—Déjeles que tengan su escándalo, si eso les complace —le dijo—. Valerie está interesada en nuestro barco, y yo tengo el placer de mostrárselo. Entre nosotros no hay más que amistad, tiene usted mi palabra —pareció casi triste al decirlo—. Desearía que no fuera así, pero es la verdad.
—Será mejor que tenga muchísimo cuidado con lo que desea —respondió Marsh de forma terminante—. Ese Ortega puede considerar el asunto desde otro punto de vista. Es de Nueva Orleans, probablemente un criollo de eso que montan un duelo por cualquier cosa, Joshua.
—No tengo miedo de Raymond —sonrió Joshua—, pero gracias por el aviso, Abner. Y ahora, por favor, déjenos a Valerie y a mí encargarnos de nuestros propios asuntos.
Marsh así lo hizo, pero no muy tranquilo.

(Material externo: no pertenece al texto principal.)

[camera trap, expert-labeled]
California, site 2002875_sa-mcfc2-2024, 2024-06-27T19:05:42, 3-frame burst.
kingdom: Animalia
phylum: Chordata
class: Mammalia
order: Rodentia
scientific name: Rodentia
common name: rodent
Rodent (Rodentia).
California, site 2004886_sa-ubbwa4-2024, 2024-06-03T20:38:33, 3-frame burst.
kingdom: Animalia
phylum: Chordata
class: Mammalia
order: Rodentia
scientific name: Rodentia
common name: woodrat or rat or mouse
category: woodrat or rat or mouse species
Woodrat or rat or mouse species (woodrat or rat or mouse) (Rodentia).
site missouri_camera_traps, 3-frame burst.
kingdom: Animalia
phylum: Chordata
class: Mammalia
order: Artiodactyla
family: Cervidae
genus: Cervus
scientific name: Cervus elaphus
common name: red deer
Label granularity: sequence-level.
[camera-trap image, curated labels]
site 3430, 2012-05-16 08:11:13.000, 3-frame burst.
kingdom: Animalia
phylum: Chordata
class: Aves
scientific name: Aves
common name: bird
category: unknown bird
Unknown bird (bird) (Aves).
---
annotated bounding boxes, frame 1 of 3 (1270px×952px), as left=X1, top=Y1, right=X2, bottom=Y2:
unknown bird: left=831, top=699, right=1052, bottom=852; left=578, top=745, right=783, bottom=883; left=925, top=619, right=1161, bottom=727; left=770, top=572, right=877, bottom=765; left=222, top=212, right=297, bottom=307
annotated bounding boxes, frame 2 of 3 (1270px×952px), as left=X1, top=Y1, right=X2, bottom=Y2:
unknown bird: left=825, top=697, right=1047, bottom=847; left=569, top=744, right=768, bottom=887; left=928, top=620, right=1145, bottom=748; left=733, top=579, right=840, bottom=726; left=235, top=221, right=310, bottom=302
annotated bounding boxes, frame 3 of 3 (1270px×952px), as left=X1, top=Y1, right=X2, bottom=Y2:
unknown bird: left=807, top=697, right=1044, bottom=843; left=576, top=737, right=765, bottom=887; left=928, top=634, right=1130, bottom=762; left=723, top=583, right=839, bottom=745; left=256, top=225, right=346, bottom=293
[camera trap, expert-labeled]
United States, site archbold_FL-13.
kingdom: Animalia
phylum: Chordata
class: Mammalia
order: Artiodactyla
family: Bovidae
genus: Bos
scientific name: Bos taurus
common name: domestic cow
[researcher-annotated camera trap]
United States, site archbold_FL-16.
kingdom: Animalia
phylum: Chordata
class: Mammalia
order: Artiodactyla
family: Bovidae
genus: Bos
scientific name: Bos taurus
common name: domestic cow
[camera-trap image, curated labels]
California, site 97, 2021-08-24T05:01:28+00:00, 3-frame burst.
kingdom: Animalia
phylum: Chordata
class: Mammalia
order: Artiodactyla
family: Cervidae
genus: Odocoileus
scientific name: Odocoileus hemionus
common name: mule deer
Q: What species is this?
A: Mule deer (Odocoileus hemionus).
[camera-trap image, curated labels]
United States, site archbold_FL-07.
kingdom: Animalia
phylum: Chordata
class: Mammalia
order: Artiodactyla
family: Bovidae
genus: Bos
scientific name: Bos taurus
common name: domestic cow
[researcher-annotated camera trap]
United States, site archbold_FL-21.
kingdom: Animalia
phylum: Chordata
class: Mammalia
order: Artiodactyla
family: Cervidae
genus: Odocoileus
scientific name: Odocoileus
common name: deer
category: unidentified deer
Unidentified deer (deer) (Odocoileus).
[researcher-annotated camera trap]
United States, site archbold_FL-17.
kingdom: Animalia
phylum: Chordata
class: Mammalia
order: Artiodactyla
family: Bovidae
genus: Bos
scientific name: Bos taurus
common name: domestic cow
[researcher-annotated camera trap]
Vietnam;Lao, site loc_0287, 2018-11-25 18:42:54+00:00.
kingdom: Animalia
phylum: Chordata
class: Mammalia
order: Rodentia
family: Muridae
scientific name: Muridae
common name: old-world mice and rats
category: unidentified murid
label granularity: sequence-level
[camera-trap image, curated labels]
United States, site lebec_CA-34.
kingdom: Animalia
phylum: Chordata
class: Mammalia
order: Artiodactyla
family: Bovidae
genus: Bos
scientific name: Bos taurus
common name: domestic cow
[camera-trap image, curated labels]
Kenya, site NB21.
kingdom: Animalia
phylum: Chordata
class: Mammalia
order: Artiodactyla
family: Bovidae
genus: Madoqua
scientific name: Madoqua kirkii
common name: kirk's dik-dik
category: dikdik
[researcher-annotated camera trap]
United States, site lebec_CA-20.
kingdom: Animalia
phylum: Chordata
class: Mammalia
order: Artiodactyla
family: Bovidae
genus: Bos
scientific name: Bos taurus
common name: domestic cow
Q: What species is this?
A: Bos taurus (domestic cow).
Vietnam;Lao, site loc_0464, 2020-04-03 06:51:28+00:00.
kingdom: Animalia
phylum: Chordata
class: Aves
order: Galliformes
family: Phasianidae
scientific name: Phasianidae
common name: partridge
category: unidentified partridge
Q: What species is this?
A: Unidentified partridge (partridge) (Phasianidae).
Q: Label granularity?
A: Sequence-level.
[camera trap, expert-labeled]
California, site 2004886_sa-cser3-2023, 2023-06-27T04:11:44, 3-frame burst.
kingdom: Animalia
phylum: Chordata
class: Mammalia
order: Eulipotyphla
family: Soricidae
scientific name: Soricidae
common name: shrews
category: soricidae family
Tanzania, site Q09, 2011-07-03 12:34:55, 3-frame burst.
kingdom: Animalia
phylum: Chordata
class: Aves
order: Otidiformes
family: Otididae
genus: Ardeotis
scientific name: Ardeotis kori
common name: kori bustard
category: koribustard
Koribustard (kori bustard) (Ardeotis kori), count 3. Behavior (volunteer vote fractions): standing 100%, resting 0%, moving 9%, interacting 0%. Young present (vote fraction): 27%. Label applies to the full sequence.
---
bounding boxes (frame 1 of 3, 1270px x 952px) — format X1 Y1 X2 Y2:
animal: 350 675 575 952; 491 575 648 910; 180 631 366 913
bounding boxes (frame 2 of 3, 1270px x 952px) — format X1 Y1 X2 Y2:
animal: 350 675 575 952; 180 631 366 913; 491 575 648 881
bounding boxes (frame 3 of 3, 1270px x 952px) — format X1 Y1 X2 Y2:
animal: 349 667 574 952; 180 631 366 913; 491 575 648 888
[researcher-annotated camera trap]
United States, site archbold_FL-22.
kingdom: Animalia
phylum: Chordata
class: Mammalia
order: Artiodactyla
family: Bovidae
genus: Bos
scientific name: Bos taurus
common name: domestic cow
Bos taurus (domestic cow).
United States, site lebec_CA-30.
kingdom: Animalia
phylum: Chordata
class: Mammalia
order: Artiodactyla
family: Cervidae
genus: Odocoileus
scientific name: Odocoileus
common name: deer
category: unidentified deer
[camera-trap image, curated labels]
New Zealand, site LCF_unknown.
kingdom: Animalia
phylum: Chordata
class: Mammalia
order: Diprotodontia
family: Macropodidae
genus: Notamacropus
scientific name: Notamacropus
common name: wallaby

Estaba seguro de que Ortega causaría problemas en un momento u otro, sobre todo cuando Valerie Mersault pasó a convertirse la compañía constante de Joshua durante las noches siguientes. Aquella mujer estaba cegando a York ante todos los peligros que le acechaban, pero Marsh nada podía hacer al respecto.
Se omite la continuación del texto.